-- Brontekst --
::::::::::

Wood borduurt voort op Dyers extreme stelling door diens novelisation te benoemen als de praktijk onder schrijvers van het klakkeloos aanhouden van ‘de grammatica van de roman’: in de plot en subplots, de formules, de scènes, het ‘conflict’, de dialoog, de sprekende details. Hij wil niet zover gaan als Dyer door helemaal afscheid te nemen van de roman, maar dan moet er wel duchtig gelaboreerd worden aan ‘de fictionaliteit van fictie’. De vrijheid die de roman in het standaard harnas van de novelisation ontbeert, is wel voorbehouden aan het essay, dat minder maalt om de begrenzingen van het genre.

Woods ‘Reality Effects’ is daarmee niet ten einde, maar ik laat het bij wat ik er hierboven uit gehaald heb. Die term novelisation deed mij in eerste instantie denken aan wat ik jaren geleden geschreven heb over de gemaksliteratuur in de Nederlandse fictie: de neiging van schrijvers zich te voegen naar door schrijfacademies opgestelde regels van de romankunst. Onweerbarstig avondcursusproza, dat geen recht doet aan de complexiteit van de werkelijkheid, maar juist grossiert in brave en zoete sprookjes. Ik heb de indruk dat Wood z’n aangehaalde term ruimer bedoelt; hij doelt niet op een bepaald soort (benedenmaatse) romans, maar op álle min of meer traditionele romans.

In tweede instantie moest ik door z’n term denken aan een genre waar ik mij kort voor het millennium enthousiast over heb betoond: het persoonlijke essay. Zo begeesterd was ik dat ik destijds een ware hausse verwachtte in de Nederlandse letteren. Het was een andere tijd, een bétere tijd, toen de meeste uitgevers nog niet ten prooi waren gevallen aan dewerelddraaitdoorisering, die na de (voormalige) kwaliteitskranten heden ten dage ook het literaire aanbod afgrondelijk verluchtigt en verschraalt. Een boek is dan geen echt boek meer als het niet binnen tweeënhalve minuut gepitcht kan worden door een ratelende BN’er. Eind jaren negentig daarentegen mocht een anticommercieel genre als het literaire essay zich in ons taalgebied in een grote belangstelling verheugen. Het regende essaybundels: van Connie Palmen, Charlotte Mutsaers, Joost Zwagerman, Bas Heijne, Piet Meeuse, Xandra Schutte, Hugo Bousset, Dirk van Weelden, tot Roel Bentz van den Berg.

::::::::::

-- Aangeleverde gegevens --
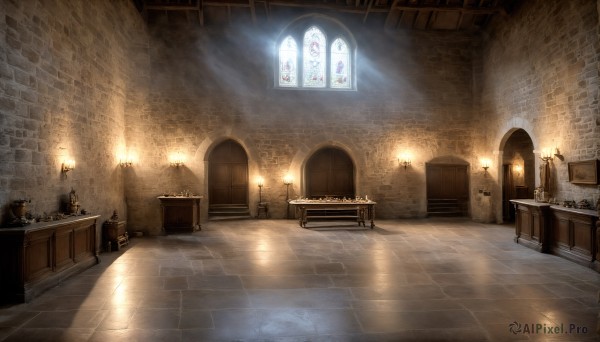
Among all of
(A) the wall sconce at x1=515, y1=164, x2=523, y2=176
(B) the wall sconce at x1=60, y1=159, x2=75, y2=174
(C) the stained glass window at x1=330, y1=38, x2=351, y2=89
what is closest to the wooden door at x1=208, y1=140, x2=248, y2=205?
(C) the stained glass window at x1=330, y1=38, x2=351, y2=89

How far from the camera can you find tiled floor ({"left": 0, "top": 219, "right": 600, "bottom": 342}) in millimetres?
3938

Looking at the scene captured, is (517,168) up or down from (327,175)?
up

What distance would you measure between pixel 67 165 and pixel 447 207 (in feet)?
36.8

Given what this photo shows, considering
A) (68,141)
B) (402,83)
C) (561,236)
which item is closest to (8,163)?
(68,141)

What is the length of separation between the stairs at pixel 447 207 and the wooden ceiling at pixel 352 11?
19.0 ft

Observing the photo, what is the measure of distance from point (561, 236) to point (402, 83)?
689cm

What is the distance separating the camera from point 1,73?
522 centimetres

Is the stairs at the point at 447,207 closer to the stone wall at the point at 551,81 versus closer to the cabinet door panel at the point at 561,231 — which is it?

::::::::::

-- Opdracht 1 --
Neem uit de brontekst letterlijk het gedeelte over dat begint met de woorden "Wood borduurt voort" en eindigt met "van het genre.".
-- Opdracht 2 --
Zet de alinea uit de brontekst die begint met "Woods ‘Reality Effects’ is daarmee niet ten einde" om in een beknopte opsomming met de belangrijkste feiten.
De gegevens spelen hierbij geen enkele rol.

-- Verwacht antwoord 1 --
Wood borduurt voort op Dyers extreme stelling door diens novelisation te benoemen als de praktijk onder schrijvers van het klakkeloos aanhouden van ‘de grammatica van de roman’: in de plot en subplots, de formules, de scènes, het ‘conflict’, de dialoog, de sprekende details. Hij wil niet zover gaan als Dyer door helemaal afscheid te nemen van de roman, maar dan moet er wel duchtig gelaboreerd worden aan ‘de fictionaliteit van fictie’. De vrijheid die de roman in het standaard harnas van de novelisation ontbeert, is wel voorbehouden aan het essay, dat minder maalt om de begrenzingen van het genre.

-- Verwacht antwoord 2 --
- Woods ‘Reality Effects’ gaat nog verder, maar ik houd het bij wat ik er al uit heb gehaald.
- De term novelisation deed me eerst denken aan wat ik jaren geleden schreef over gemaksliteratuur in de Nederlandse fictie. Daarmee bedoel ik de neiging van schrijvers om zich te voegen naar regels van de romankunst die schrijfacademies hebben opgesteld.
- Zulk onweerbarstig avondcursusproza doet geen recht aan de complexiteit van de werkelijkheid en grossiert in brave en zoete sprookjes.
- Ik heb de indruk dat Wood de term ruimer bedoelt. Hij doelt niet op een bepaald soort (benedenmaatse) romans, maar op alle min of meer traditionele romans.